[comp.unix.questions] shell script to...

neil@ms.uky.edu (Neil Greene) (04/10/91)

Any sed gurus that would like to explain how to accomplish the following.  I
have not masterd the art of sed or awk.

I have a file that contains drug names and next to the drug name is the drug
group.

> Dipyrone		Analgesic
> Nefopam		Analgesic
> Thiosalicylic Acid	Analgesic
> Xylazine		Analgesic
> Chloramphenicol	Antibiotic 

A need a shell script that will read from another (ascii) data file, find an
occurance of a DRUG_NAME, write the line to another (ascii) file and append
the appropriate DRUG_TYPE to the new line.

# line with drug name in it
xxxx 01/02/90 xxxxxx xxxxx xxx x xxxxxxx Dipyrone .... xxxx xxxxx 

# rewrite new line to new ascci file
xxxx 01/02/90 xxxxxx xxxxx xxx x xxxxxxx Dipyrone .... xxxx xxxxx Analgesic

-- 
Neil Greene ---	University of Kentucky Mathmatics and Sciences
		University of Kentucky Computing Center 

neil@graphlab.cc.uky.edu [NeXT Attachments]

jik@athena.mit.edu (Jonathan I. Kamens) (04/10/91)
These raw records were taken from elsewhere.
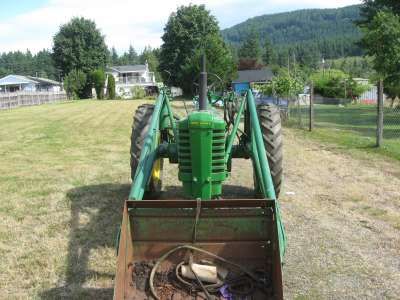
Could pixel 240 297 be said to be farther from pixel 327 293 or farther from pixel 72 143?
pixel 72 143

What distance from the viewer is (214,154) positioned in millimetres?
4793

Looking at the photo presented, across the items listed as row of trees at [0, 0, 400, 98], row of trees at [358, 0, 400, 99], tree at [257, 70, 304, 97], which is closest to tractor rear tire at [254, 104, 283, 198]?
row of trees at [0, 0, 400, 98]

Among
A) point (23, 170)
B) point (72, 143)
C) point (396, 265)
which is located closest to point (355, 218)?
point (396, 265)

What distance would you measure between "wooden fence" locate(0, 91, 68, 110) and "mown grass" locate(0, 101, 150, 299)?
26.5 metres

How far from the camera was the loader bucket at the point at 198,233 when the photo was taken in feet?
12.8

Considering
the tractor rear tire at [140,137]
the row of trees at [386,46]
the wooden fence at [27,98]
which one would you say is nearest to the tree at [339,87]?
the row of trees at [386,46]

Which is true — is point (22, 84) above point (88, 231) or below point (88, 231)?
above

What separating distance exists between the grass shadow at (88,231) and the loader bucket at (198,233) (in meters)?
0.52

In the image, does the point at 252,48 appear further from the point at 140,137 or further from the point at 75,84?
the point at 140,137

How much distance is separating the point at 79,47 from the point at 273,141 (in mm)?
73054

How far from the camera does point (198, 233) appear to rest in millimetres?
A: 4020

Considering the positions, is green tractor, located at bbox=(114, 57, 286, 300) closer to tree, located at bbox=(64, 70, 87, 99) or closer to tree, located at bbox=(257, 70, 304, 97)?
tree, located at bbox=(257, 70, 304, 97)

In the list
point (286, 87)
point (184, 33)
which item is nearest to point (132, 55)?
point (184, 33)

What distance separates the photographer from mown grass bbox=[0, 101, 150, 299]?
14.7ft
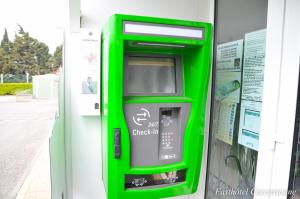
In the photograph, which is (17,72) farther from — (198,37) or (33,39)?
(198,37)

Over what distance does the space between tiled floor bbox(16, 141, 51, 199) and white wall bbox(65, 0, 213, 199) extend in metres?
1.02

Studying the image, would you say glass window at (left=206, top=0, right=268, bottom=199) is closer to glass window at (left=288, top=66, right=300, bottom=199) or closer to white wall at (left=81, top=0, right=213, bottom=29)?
white wall at (left=81, top=0, right=213, bottom=29)

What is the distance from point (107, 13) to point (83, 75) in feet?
1.52

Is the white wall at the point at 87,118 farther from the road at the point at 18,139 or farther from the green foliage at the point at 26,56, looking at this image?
the road at the point at 18,139

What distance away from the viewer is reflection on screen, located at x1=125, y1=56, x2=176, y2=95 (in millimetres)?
1152

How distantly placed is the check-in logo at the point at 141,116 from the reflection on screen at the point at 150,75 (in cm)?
13

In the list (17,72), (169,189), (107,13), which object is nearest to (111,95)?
(169,189)

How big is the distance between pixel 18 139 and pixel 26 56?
3466 mm

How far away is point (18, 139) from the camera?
14.8ft

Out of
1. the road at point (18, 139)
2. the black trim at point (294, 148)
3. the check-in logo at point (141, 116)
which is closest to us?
A: the black trim at point (294, 148)

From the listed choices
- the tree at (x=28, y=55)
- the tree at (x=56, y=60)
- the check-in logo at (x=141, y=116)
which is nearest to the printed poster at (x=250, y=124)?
the check-in logo at (x=141, y=116)

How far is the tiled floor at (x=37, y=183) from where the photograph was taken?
2.73m

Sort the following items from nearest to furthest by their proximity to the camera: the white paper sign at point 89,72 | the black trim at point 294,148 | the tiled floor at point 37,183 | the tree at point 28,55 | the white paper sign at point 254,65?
the black trim at point 294,148 < the white paper sign at point 254,65 < the white paper sign at point 89,72 < the tree at point 28,55 < the tiled floor at point 37,183

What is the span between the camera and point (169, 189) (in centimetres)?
117
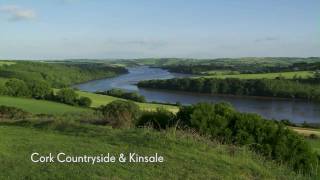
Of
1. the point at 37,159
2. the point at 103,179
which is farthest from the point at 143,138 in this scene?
the point at 103,179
In article <neil.671228747@s.ms.uky.edu>, neil@ms.uky.edu (Neil Greene) writes:
|> A need a shell script that will read from another (ascii) data file, find an
|> occurance of a DRUG_NAME, write the line to another (ascii) file and append
|> the appropriate DRUG_TYPE to the new line.
|> 
|> # line with drug name in it
|> xxxx 01/02/90 xxxxxx xxxxx xxx x xxxxxxx Dipyrone .... xxxx xxxxx 
|> 
|> # rewrite new line to new ascci file
|> xxxx 01/02/90 xxxxxx xxxxx xxx x xxxxxxx Dipyrone .... xxxx xxxxx Analgesic

  You could do this in awk by reading in the first data file and putting its
contents into an associative array -- for each line in the drug type data
file, use $1 as the index in the array, and $2 as the value to associate with
that index.  Then read in the second data file and look up the drugs and
append the type to the end of the line.  Something like this:

(cat drug-list; echo "END_OF_DRUG_LIST"; cat other-data-file) | awk '
BEGIN {drug_list = 1}
/END_OF_DRUG_LIST/ {drug_list = 0; next}
drug_list != 0 {drugtypes[$1] = $2; next}
{print $0 " " drugtypes[$8]}'

  Personally, I would do this in perl, and write one function to read in the
data file and build the array, and another function to read in the other file
and do the output once the array has been built.

-- 
Jonathan Kamens			              USnail:
MIT Project Athena				11 Ashford Terrace
jik@Athena.MIT.EDU				Allston, MA  02134
Office: 617-253-8085			      Home: 617-782-0710

colemanm@cheops.qld.tne.oz.au (Mark Coleman) (04/11/91)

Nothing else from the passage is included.